→ SOURCE TEXT
"""

Establishment and validation of an artificial intelligence web application for predicting postoperative in-hospital mortality in patients with hip fracture: a National cohort study of 52,707 cases

Int J Surg. 2024 May 16. doi: 10.1097/JS9.0000000000001599. Online ahead of print.

Abstract

Background: In-hospital mortality following hip fractures is a significant concern, and accurate prediction of this outcome is crucial for appropriate clinical management. Nonetheless, there is a lack of effective prediction tools in clinical practice. By utilizing artificial intelligence and machine learning techniques, this study aims to develop a predictive model that can assist clinicians in identifying geriatric hip fracture patients at a higher risk of in-hospital mortality.

"""

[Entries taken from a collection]
"""

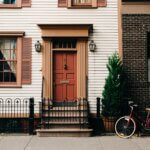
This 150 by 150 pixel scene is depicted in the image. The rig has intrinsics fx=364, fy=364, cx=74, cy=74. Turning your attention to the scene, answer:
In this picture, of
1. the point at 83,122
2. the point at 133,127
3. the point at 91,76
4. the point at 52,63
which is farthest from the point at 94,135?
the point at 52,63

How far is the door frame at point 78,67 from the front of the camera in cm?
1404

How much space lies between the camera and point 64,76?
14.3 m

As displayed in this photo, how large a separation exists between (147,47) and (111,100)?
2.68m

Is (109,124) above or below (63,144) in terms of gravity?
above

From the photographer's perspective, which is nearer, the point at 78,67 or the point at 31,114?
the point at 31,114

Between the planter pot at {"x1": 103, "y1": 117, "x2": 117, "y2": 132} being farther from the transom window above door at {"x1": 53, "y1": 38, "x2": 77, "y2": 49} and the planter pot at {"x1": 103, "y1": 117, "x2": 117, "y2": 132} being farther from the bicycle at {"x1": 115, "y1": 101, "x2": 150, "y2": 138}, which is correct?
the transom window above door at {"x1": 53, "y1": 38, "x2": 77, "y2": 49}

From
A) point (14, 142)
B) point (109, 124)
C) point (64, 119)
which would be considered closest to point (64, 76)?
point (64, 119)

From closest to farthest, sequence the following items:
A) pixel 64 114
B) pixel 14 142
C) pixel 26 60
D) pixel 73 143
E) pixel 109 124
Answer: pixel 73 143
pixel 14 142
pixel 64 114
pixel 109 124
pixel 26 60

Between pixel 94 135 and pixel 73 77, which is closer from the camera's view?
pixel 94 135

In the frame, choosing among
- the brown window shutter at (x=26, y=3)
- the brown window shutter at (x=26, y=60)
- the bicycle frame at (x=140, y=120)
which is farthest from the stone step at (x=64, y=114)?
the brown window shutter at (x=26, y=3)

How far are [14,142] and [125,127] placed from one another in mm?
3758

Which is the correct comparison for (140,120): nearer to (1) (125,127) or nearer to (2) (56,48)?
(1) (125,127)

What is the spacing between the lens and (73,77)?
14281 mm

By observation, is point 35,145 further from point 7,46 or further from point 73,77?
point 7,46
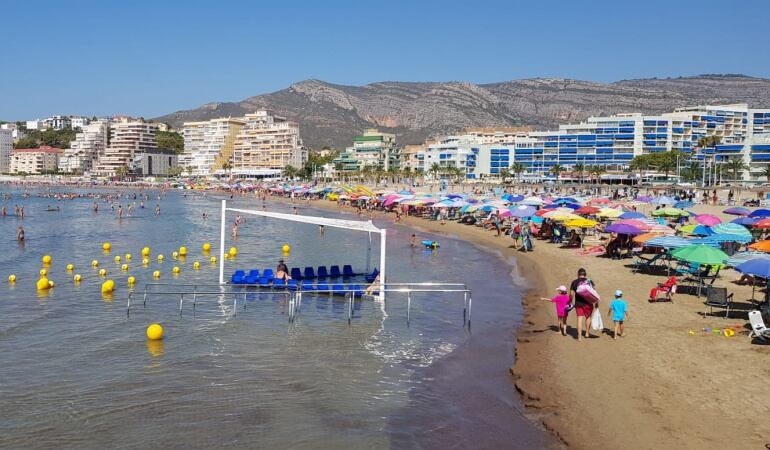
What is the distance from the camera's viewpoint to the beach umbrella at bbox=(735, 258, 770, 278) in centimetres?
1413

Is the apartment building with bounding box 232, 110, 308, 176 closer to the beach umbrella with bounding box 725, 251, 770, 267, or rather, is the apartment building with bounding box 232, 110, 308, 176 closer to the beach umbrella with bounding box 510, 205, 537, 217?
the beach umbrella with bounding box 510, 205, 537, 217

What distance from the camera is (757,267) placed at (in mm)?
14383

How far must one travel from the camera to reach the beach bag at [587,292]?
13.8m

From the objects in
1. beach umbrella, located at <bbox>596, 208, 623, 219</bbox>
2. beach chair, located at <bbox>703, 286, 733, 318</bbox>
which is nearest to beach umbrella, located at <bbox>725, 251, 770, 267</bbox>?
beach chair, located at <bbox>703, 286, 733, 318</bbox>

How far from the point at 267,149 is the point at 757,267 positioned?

"""
"""

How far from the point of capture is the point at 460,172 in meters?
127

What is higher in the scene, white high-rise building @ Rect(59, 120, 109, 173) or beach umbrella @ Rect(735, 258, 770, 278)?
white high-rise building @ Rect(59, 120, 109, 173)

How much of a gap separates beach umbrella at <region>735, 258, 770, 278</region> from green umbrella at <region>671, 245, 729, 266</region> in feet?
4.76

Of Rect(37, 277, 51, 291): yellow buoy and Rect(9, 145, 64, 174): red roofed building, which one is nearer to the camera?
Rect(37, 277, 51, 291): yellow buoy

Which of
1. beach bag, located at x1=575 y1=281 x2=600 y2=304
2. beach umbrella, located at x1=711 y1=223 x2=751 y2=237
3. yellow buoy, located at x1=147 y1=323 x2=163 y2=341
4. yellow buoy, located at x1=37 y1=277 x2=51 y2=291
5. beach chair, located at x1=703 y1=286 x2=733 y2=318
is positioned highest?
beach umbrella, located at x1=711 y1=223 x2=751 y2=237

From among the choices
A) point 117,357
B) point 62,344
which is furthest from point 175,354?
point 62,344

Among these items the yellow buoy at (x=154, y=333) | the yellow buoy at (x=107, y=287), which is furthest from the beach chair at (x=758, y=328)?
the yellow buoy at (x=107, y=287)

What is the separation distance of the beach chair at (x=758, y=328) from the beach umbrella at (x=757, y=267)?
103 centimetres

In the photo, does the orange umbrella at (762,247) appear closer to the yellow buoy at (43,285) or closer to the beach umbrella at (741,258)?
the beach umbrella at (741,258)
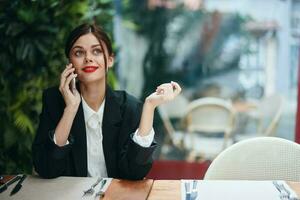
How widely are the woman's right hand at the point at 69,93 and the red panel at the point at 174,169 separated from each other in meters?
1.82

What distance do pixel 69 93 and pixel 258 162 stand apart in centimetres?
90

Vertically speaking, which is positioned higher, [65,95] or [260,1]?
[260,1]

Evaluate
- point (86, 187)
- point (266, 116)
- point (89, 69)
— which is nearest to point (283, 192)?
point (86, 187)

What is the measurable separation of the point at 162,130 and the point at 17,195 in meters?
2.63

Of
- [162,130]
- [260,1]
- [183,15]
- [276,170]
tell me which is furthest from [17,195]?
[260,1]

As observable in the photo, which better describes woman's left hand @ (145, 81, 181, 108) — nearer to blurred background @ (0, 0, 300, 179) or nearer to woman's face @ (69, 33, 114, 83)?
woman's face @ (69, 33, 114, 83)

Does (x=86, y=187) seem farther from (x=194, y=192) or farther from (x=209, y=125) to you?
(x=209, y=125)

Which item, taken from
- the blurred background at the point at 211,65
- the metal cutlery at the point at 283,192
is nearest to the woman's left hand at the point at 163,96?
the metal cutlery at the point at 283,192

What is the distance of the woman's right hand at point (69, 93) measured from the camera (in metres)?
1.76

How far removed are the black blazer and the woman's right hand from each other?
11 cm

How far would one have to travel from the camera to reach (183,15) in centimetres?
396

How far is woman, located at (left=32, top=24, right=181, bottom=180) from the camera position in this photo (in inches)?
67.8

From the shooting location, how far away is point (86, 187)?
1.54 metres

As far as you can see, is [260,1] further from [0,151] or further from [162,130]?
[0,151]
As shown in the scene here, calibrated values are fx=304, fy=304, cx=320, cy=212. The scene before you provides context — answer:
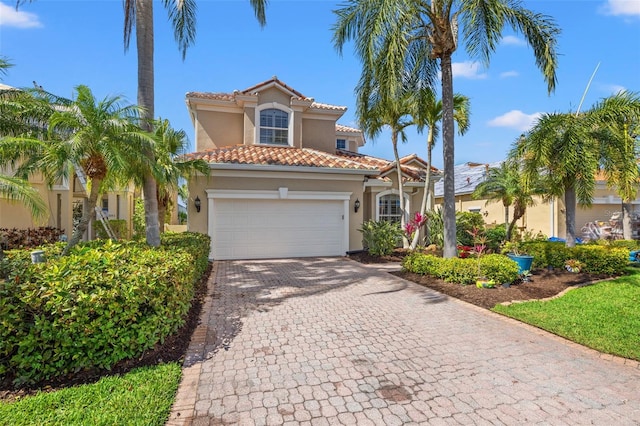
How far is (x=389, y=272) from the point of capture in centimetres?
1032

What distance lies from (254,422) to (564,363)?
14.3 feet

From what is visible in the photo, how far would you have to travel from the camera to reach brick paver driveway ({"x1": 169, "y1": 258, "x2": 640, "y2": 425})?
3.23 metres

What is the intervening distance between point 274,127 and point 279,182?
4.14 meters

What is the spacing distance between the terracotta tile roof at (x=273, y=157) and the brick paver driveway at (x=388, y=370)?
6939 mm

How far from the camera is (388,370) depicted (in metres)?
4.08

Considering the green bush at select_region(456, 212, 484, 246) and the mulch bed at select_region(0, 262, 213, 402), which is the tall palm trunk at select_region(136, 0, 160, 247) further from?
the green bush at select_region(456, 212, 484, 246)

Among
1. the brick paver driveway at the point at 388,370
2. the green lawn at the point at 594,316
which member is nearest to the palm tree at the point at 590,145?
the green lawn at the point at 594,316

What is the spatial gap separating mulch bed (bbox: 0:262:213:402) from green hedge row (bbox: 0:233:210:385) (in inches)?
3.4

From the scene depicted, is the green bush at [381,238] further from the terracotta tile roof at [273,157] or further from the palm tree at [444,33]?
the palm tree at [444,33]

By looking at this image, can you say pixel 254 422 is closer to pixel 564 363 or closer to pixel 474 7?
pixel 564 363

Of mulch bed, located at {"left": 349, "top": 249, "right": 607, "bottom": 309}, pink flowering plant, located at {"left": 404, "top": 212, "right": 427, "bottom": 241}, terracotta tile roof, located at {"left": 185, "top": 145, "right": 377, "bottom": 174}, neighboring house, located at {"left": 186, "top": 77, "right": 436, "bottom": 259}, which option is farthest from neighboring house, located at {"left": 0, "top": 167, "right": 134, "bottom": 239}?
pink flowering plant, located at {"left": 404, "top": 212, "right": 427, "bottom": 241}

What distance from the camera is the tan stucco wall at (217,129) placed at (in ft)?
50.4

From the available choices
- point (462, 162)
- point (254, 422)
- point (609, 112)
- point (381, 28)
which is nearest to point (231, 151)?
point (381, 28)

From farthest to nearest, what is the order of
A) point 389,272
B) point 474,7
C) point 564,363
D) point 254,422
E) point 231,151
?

"""
"""

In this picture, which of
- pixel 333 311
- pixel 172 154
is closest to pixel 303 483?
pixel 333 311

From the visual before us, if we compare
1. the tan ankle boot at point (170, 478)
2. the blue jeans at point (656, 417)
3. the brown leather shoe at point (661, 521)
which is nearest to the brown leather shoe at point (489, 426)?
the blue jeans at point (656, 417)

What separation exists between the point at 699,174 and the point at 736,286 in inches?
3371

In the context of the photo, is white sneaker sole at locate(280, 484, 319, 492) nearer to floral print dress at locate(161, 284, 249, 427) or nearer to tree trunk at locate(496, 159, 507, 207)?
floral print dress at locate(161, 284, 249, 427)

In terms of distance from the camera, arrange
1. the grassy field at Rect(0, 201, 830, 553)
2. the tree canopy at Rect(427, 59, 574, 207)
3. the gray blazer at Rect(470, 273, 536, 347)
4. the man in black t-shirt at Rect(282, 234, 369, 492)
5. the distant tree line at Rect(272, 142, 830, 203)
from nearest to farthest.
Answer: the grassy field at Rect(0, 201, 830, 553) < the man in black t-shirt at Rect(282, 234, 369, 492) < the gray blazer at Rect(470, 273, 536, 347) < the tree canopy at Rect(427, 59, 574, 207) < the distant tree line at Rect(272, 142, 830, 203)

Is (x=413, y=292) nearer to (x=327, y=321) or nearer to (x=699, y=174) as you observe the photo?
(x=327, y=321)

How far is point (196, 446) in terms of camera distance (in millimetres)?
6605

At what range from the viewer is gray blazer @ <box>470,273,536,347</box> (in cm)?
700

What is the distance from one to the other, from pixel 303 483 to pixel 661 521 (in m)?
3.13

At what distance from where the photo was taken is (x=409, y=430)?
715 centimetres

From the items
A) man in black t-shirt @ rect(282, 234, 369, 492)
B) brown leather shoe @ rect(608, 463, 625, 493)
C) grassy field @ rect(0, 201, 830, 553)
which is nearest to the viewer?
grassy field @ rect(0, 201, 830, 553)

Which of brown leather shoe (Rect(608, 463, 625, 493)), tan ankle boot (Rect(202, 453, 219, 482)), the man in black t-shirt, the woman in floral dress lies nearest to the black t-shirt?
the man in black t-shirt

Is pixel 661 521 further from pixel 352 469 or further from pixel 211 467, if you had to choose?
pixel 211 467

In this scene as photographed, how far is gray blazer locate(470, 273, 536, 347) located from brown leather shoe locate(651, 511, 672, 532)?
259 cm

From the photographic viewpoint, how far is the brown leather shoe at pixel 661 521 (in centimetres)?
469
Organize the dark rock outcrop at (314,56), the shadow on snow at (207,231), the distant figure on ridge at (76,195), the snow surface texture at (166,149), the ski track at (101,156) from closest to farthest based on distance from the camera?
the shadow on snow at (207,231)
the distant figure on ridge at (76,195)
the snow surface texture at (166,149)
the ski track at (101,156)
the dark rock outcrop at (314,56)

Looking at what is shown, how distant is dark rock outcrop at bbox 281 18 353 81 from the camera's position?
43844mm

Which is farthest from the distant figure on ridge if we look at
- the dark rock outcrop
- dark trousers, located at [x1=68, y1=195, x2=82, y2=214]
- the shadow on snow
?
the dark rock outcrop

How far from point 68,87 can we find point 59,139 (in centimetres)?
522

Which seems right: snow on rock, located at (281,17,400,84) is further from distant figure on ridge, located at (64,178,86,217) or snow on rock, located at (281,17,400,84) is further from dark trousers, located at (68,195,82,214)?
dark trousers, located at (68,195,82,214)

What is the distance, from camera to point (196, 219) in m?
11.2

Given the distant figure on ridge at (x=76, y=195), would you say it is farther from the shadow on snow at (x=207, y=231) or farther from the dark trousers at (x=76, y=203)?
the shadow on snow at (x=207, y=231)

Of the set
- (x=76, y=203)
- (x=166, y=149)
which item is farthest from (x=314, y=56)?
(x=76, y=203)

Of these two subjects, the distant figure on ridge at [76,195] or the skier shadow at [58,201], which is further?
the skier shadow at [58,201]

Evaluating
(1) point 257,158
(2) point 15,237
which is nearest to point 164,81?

"""

→ TASK LIST
A – Answer these questions from the hip fracture mortality abstract:
(i) How many cases does the national cohort study include?
(ii) What does the background say is lacking in clinical practice?
(iii) Which patients is the predictive model meant to help clinicians identify?
B – List each publication detail given in the line of the hip fracture mortality abstract that begins "Int J Surg."

→ TASK-BY-TASK SOLUTIONS
A –
(i) 52,707 cases.
(ii) Effective prediction tools.
(iii) Geriatric hip fracture patients at a higher risk of in-hospital mortality.

B –
- Int J Surg
- 2024 May 16
- doi: 10.1097/JS9.0000000000001599
- Online ahead of print